Actually, EyeseeEm, the kids have a counselor.
If you've read a page or 2 back, you'll see my post about that.
The school couselor has been great, and checks up on them both quit often. Another thing is that, the kids know we're splitting up, but they never as much as seen us argue. We did most of our talking, back when trying to work on things, during "drives"... we'd put the kids to bed, let his mom know we're going for a little drive, and that's usually when we'd do our talk. Or we'd go to a restaurant and talk there.
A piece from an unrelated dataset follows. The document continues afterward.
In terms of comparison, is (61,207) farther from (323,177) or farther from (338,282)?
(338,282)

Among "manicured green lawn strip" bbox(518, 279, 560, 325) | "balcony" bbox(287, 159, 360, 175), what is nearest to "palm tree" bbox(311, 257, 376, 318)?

His mom has lived with us for about 7 years, and even she was shocked when we told her we might split up (back in June). She was angry because she found out we had problems for as long as she was living with us, and said that if she knew about our problems at all, that she would never have suggested for us to move to our current city, cause she was hoping the 3 of us would buy a house together and now that plan was canceled... at least now I know where her prioryties were.
Anyway... we don't fight and argue in front of our kids... we're not rude to each other or talk bad about each other to the kids... they only know what they need to know, and that's more than enough on their little plates right now.
I'm sure witht time they'll figure out more stuff and find out as well... but for now, they have enough todeal with.
They know that at any time we can talk about anything, and that if they preffer to talk to the counselor, it is ok too.
I've been encouraring them both not to hold anything in... if they are mad at us, that's ok too... They're very sure of our love for them, and are unhappy about having to sleep in 2 different homes, but they are able to find some of the positive things about this situation, and can get excited about that, too.
Anyhow, end of my first half of split shift... back to work.